- REQUEST: Copy the listing below word for word, beginning at the line that contains "Given the photograph, of" and continuing through its final line. Omit the pictures.

- DATA EXCERPTS:
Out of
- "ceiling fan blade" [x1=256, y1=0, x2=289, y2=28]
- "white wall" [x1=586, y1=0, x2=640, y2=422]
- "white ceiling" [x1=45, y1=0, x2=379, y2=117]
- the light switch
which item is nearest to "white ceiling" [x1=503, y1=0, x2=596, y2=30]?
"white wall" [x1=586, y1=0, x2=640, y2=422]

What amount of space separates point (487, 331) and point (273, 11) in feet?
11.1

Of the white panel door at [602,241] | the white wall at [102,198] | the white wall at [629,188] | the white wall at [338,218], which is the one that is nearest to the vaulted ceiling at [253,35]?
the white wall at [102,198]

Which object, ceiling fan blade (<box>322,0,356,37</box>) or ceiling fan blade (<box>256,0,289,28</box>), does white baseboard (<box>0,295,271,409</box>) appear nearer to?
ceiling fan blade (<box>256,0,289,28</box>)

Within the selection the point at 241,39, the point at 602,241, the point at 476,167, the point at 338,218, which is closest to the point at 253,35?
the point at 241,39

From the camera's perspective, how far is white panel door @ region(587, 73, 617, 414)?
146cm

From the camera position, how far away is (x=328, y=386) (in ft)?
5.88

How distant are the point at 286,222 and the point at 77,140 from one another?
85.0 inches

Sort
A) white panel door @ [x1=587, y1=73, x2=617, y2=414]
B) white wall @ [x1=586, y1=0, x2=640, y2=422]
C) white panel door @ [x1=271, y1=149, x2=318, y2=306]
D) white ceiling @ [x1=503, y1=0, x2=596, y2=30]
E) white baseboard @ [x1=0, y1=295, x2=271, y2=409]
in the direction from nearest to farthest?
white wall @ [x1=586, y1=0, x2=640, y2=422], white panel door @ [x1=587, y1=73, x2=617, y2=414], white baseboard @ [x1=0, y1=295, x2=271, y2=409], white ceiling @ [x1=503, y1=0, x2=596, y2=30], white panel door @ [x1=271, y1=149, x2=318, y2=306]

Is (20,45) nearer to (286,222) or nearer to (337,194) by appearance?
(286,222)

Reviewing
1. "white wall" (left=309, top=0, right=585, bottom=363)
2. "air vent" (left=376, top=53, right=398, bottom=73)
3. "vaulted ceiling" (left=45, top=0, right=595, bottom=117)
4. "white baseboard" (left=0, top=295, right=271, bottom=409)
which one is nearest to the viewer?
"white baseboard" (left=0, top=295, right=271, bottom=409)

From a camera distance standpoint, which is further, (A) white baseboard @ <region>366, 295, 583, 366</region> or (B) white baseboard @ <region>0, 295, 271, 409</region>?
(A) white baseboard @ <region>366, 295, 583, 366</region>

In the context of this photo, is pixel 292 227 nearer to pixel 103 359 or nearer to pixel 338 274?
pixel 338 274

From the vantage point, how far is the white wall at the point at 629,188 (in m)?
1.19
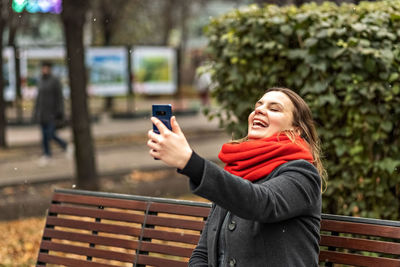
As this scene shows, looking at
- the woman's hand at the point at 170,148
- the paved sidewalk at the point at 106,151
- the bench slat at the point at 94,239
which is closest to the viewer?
the woman's hand at the point at 170,148

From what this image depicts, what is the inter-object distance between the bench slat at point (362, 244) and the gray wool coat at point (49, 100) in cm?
909

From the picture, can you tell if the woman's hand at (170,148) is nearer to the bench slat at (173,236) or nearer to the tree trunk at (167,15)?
the bench slat at (173,236)

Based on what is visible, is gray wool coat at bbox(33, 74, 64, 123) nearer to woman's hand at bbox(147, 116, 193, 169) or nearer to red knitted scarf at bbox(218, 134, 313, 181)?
red knitted scarf at bbox(218, 134, 313, 181)

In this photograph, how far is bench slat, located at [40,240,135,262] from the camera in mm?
3454

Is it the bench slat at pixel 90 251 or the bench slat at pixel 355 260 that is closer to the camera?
the bench slat at pixel 355 260

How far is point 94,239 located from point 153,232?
400 mm

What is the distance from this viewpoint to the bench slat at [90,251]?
3.45 m

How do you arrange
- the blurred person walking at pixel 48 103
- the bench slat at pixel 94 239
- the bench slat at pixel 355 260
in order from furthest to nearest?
the blurred person walking at pixel 48 103 → the bench slat at pixel 94 239 → the bench slat at pixel 355 260

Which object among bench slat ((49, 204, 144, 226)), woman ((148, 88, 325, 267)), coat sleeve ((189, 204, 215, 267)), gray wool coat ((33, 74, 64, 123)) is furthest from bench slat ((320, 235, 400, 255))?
gray wool coat ((33, 74, 64, 123))

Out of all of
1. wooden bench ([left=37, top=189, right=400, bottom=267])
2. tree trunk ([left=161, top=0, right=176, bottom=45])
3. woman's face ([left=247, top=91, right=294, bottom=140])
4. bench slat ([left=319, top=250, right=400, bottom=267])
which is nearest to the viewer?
woman's face ([left=247, top=91, right=294, bottom=140])

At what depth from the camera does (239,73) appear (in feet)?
15.4

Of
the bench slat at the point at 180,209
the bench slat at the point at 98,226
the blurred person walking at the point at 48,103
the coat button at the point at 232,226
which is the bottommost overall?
the blurred person walking at the point at 48,103

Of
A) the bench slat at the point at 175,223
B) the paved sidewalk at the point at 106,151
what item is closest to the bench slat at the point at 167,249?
the bench slat at the point at 175,223

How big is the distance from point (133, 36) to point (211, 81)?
63.5 ft
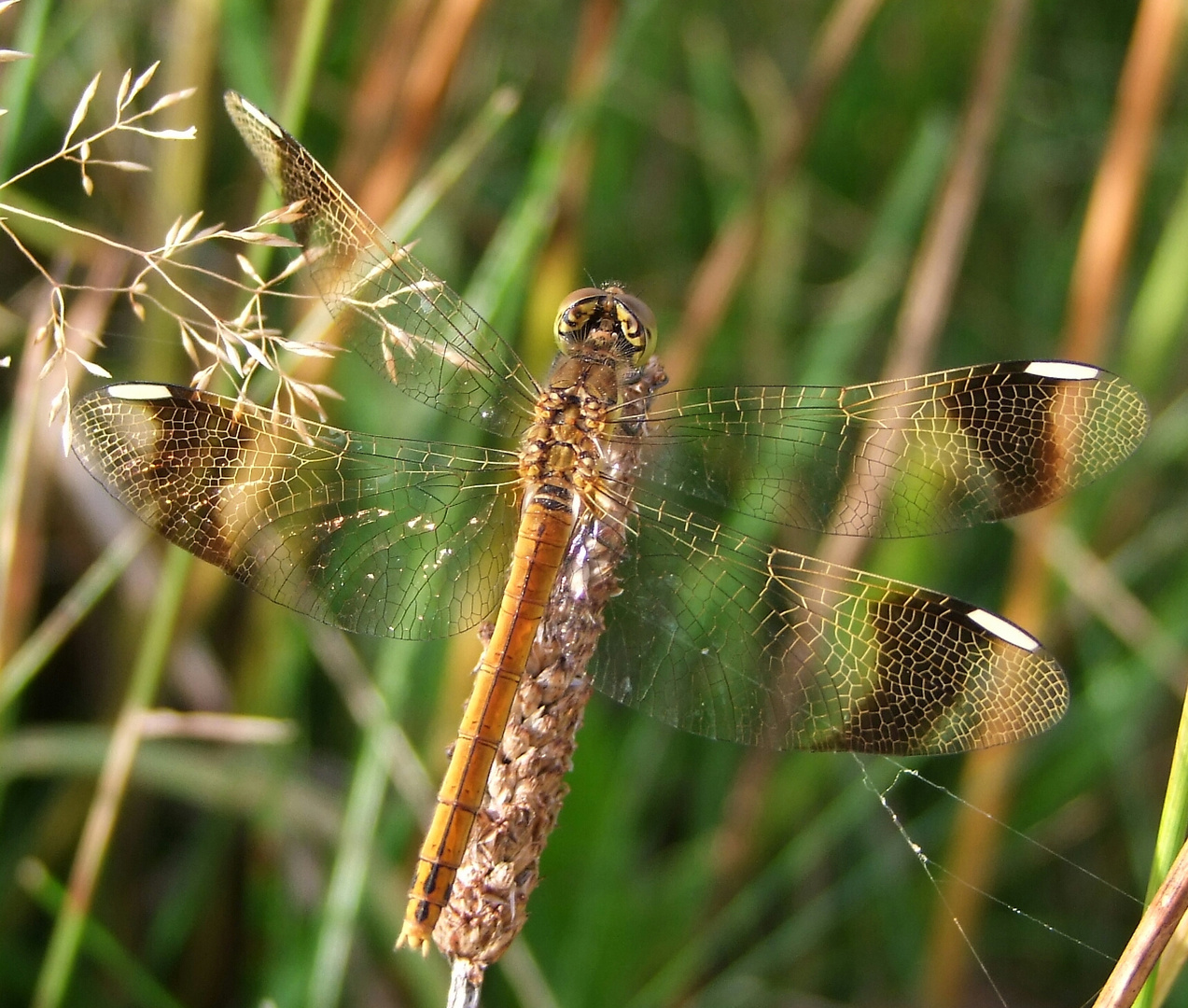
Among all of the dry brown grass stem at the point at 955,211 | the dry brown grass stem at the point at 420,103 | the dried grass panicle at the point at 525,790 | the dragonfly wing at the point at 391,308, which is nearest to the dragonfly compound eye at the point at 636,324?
the dragonfly wing at the point at 391,308

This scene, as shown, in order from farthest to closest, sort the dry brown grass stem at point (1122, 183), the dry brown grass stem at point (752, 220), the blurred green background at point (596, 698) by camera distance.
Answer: the dry brown grass stem at point (752, 220) < the dry brown grass stem at point (1122, 183) < the blurred green background at point (596, 698)

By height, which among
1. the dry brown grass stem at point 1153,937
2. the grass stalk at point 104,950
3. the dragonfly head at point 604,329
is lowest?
the grass stalk at point 104,950

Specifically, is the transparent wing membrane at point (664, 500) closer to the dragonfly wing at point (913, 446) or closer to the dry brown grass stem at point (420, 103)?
the dragonfly wing at point (913, 446)

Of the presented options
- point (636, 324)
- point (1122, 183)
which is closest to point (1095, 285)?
point (1122, 183)

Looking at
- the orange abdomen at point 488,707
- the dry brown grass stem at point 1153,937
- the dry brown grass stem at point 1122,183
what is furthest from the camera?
the dry brown grass stem at point 1122,183

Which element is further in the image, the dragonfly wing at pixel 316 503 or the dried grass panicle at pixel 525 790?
the dragonfly wing at pixel 316 503

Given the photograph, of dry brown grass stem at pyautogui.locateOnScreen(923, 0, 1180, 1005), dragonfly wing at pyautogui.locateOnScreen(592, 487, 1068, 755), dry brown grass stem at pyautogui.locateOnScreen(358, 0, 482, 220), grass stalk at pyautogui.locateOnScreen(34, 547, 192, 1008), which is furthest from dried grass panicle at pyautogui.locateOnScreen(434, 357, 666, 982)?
dry brown grass stem at pyautogui.locateOnScreen(923, 0, 1180, 1005)

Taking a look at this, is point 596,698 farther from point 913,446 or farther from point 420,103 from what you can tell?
point 420,103

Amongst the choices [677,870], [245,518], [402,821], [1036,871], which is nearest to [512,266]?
[245,518]
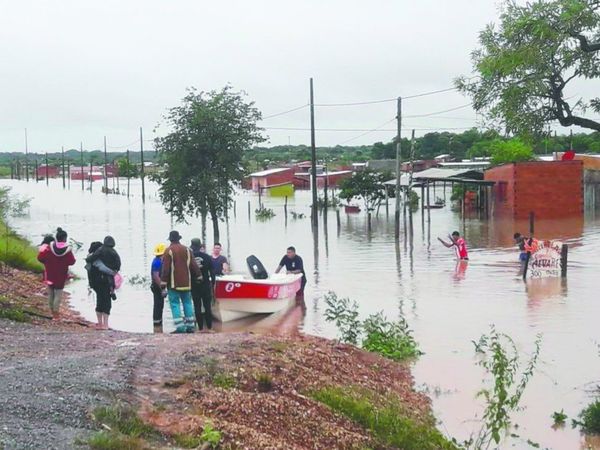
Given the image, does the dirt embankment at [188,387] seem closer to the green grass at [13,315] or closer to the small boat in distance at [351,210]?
the green grass at [13,315]

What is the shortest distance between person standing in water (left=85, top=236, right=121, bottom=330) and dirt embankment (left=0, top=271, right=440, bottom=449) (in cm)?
208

- TASK OUTPUT:
Given the photograph, of dry brown grass stem at pyautogui.locateOnScreen(923, 0, 1180, 1005), dragonfly wing at pyautogui.locateOnScreen(592, 487, 1068, 755), dry brown grass stem at pyautogui.locateOnScreen(358, 0, 482, 220), grass stalk at pyautogui.locateOnScreen(34, 547, 192, 1008), which is furthest from dried grass panicle at pyautogui.locateOnScreen(434, 357, 666, 982)?
dry brown grass stem at pyautogui.locateOnScreen(923, 0, 1180, 1005)

Taking a look at this, is point 596,698 farther from point 913,446 or farther from point 420,103 from what you can tell?
point 420,103

Amongst the choices [677,870], [245,518], [402,821], [1036,871], which is nearest to [512,266]?
[245,518]
Given the image, does the dirt embankment at [188,387] seem closer to the green grass at [13,315] or closer to the small boat in distance at [351,210]?
the green grass at [13,315]

What is the shortest distance between person standing in water (left=85, top=236, right=121, bottom=330) and dirt embankment (left=0, top=271, right=440, bottom=449) (in cm)?
208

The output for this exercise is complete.